- Directive A
Write out the portion of the Vale risk management passage starting with "Foreign exchange and interest rate risk" and going on through "and Canadian dollar.".
====== Document ======
The risk management committee assists our executive officers in overseeing and reviewing our enterprise risk management activities including the principles, policies, process, procedures and instruments employed to manage risk. The risk management committee reports periodically to the executive board on how risks have been monitored, what are the most important risks we are exposed to and their impact on cash flows.
The risk management policy and the risk management procedures, that complement the normative of risk management governance model, explicitly prohibit speculative transactions with derivatives and require the diversification of operations and counterparties.
Besides the risk management governance model, Vale has put in place a well defined corporate governance structure. The recommendation and execution of the derivative transactions are implemented by different and independent areas. It is the responsibility of the risk management department to define and propose to the risk management committee market risk mitigation strategies consistent with Vale’s and its wholly owned subsidiaries corporate strategy. It is the responsibility of the finance department the execution of the risk mitigation strategies through the use of derivatives. The independence of the areas guarantees an effective control on these operations.
The consolidated market risk exposure and the portfolio of derivatives are measured monthly and monitored in order to evaluate the financial results and market risk impacts on our cash flow, as well as to guarantee that the initial goals will be achieved. The mark-to-market of the derivatives portfolio is reported weekly to management.
Considering the nature of Vale’s business and operations, the main market risk factors which the Company is exposed are:
   
Interest rates;
 
   
Foreign exchange; and
 
   
Product prices and input costs.
Foreign exchange and interest rate risk
Vale’s cash flows are exposed to volatility of several different currencies. While most of our product prices are indexed to the US dollars, most of our costs, disbursements and investments are indexed to currencies other than the US dollar, mainly the Brazilian Real and Canadian dollar.
Derivative instruments may be used to reduce Vale’s potential cash flow volatility arising from the currency mismatch between our debt and our revenues. Vale’s foreign exchange and interest rate derivative portfolio consists, basically, of interest rate swaps to convert floating cash flows in Brazilian Reais to fixed or floating US dollar cash flows, without any leverage.
====== Working data ======
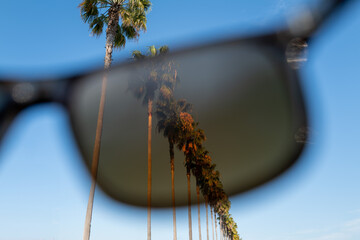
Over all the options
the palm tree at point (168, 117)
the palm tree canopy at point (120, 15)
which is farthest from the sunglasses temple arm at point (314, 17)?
the palm tree at point (168, 117)

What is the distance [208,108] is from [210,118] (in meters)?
0.13

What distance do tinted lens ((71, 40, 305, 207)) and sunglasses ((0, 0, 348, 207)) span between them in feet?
0.03

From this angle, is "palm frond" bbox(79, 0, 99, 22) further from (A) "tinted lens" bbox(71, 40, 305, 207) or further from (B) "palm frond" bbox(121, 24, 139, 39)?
(A) "tinted lens" bbox(71, 40, 305, 207)

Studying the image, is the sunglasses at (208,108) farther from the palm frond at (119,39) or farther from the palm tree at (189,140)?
the palm tree at (189,140)

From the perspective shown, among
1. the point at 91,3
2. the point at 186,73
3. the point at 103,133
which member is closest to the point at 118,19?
the point at 91,3

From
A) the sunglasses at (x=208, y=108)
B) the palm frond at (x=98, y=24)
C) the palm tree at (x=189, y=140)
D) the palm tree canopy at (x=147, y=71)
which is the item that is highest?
the palm tree at (x=189, y=140)

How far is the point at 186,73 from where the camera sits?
2.83 meters

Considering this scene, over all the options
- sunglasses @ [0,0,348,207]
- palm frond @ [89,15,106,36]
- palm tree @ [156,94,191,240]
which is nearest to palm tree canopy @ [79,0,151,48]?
palm frond @ [89,15,106,36]

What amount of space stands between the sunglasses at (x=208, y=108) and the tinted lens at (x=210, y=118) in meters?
0.01

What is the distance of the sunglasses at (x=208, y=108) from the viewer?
8.04ft

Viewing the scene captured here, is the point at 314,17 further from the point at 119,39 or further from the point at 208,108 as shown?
the point at 119,39

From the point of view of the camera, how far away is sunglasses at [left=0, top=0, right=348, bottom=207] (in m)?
2.45

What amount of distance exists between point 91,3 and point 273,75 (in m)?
5.62

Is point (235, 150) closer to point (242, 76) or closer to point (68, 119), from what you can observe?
point (242, 76)
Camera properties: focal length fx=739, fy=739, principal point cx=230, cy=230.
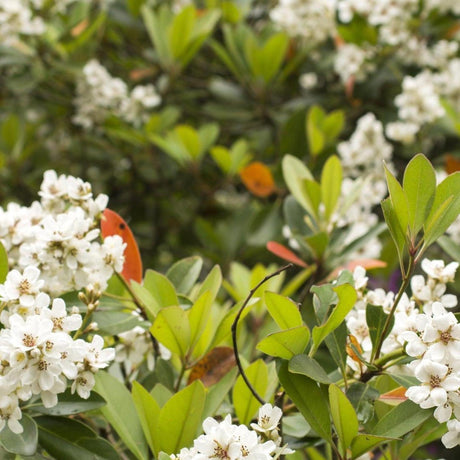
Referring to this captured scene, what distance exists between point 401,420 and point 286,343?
149 mm

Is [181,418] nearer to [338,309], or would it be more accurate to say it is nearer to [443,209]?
[338,309]

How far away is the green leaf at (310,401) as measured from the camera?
2.68 ft

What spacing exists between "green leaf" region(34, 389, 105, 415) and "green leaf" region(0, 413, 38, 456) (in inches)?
1.6

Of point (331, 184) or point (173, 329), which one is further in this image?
point (331, 184)

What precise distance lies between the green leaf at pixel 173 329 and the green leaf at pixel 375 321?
224 millimetres

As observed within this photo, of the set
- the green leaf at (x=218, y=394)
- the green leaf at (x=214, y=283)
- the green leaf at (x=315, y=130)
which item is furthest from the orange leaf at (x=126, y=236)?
the green leaf at (x=315, y=130)

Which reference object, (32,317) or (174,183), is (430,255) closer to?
(174,183)

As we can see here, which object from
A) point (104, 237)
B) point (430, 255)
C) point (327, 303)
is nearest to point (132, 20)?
point (430, 255)

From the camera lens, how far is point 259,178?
1.97m

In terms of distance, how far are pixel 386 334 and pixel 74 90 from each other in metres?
1.63

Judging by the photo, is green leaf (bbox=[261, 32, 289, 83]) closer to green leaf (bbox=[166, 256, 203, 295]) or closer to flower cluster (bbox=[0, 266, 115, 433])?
green leaf (bbox=[166, 256, 203, 295])

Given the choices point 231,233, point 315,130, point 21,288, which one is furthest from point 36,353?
point 231,233

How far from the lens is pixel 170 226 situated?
2510mm

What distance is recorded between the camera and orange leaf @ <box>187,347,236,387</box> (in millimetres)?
1032
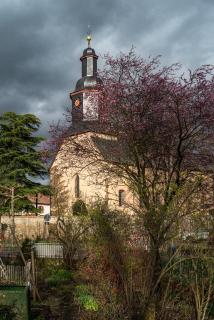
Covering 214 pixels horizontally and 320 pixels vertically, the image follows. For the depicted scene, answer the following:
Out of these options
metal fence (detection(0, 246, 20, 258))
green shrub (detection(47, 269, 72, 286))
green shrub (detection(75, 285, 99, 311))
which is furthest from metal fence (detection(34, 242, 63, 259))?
green shrub (detection(75, 285, 99, 311))

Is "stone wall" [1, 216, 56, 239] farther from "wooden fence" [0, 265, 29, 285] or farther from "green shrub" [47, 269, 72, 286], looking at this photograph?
"wooden fence" [0, 265, 29, 285]

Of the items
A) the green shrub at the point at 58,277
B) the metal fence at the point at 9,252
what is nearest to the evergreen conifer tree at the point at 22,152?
the metal fence at the point at 9,252

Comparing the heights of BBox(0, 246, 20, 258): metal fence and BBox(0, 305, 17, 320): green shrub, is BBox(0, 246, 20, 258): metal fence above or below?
above

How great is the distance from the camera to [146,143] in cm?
1161

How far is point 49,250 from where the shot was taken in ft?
65.3

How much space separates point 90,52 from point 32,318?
174ft

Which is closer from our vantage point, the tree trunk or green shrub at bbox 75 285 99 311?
the tree trunk

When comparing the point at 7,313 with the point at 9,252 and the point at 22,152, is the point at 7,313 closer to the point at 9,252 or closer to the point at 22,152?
the point at 9,252

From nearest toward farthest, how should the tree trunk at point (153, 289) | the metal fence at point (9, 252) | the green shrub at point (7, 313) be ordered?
the green shrub at point (7, 313)
the tree trunk at point (153, 289)
the metal fence at point (9, 252)

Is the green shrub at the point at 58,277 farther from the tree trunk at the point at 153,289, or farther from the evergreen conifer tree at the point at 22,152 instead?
the evergreen conifer tree at the point at 22,152

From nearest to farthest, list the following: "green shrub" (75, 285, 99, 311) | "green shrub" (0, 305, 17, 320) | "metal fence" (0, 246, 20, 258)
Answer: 1. "green shrub" (0, 305, 17, 320)
2. "green shrub" (75, 285, 99, 311)
3. "metal fence" (0, 246, 20, 258)

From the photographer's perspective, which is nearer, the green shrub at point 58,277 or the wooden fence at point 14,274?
the green shrub at point 58,277

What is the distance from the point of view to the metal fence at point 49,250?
18.5 meters

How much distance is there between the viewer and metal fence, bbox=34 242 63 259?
60.7 ft
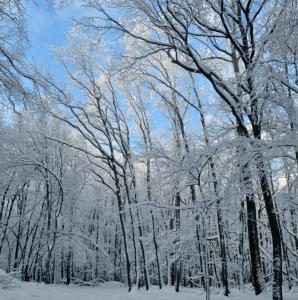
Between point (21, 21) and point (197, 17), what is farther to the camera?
point (197, 17)

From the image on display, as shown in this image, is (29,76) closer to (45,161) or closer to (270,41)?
(270,41)

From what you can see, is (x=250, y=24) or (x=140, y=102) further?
(x=140, y=102)

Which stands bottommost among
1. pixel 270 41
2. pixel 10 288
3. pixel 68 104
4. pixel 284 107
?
pixel 10 288

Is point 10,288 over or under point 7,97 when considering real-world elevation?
under

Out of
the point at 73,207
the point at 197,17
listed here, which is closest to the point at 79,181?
the point at 73,207

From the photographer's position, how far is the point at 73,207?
2850 cm

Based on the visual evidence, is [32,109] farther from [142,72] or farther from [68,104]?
[68,104]

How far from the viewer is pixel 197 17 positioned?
Result: 8.52 meters

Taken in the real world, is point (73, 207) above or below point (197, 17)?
below

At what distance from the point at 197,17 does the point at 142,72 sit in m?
5.11

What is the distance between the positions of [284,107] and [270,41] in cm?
133

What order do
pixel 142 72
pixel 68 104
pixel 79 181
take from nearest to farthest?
pixel 142 72 → pixel 68 104 → pixel 79 181

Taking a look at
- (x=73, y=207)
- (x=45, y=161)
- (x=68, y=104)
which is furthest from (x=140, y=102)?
(x=73, y=207)

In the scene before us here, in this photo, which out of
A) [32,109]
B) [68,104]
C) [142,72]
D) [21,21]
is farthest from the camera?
[68,104]
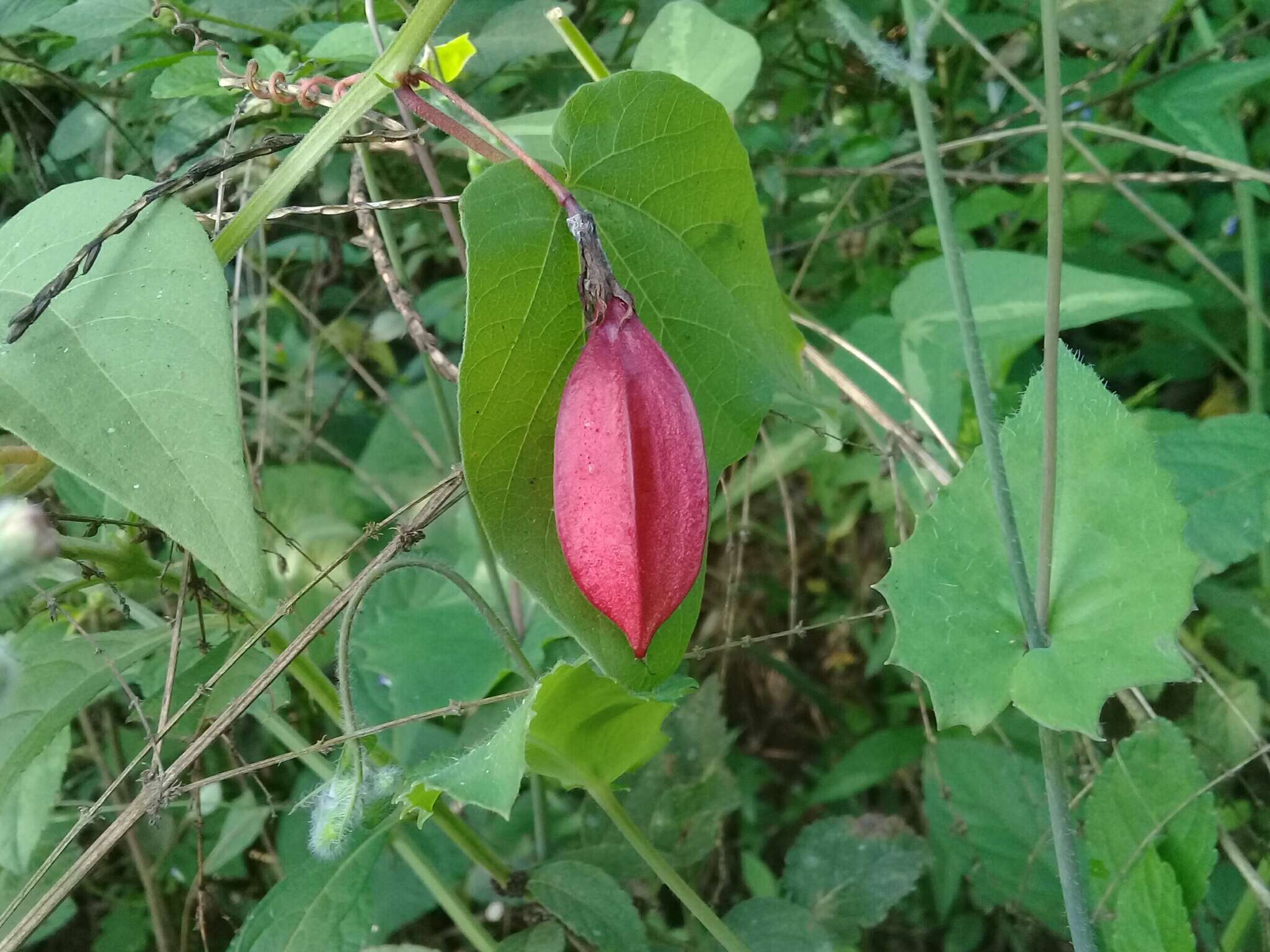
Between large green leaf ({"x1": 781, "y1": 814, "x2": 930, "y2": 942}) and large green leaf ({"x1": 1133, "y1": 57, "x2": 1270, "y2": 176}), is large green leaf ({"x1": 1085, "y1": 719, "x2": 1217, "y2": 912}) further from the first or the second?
large green leaf ({"x1": 1133, "y1": 57, "x2": 1270, "y2": 176})

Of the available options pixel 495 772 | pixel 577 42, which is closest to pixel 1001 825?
pixel 495 772

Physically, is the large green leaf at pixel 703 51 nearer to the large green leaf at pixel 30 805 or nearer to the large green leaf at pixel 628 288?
the large green leaf at pixel 628 288

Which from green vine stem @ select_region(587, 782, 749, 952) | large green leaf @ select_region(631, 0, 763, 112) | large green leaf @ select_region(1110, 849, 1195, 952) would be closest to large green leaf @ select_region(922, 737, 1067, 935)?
large green leaf @ select_region(1110, 849, 1195, 952)

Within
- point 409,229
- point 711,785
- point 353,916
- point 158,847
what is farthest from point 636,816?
point 409,229

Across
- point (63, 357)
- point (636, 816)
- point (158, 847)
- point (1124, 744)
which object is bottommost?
point (158, 847)

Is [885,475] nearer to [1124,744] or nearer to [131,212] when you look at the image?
[1124,744]

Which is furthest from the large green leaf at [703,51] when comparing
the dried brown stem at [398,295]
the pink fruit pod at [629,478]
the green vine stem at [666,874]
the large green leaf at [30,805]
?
the large green leaf at [30,805]

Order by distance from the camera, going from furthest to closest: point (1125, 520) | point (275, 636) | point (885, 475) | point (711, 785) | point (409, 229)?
point (409, 229)
point (885, 475)
point (711, 785)
point (275, 636)
point (1125, 520)
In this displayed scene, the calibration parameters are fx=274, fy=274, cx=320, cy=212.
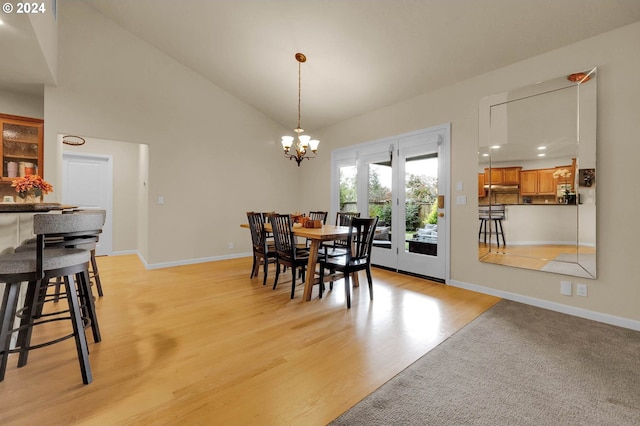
======
- Directive B
How many lines of the entries contain the string "evergreen", counting only matches with the same case? Reply with the number alone.

- Task output A
Foreign exchange and interest rate risk
Vale’s cash flows are exposed to volatility of several different currencies. While most of our product prices are indexed to the US dollars, most of our costs, disbursements and investments are indexed to currencies other than the US dollar, mainly the Brazilian Real and Canadian dollar.

- Task output B
3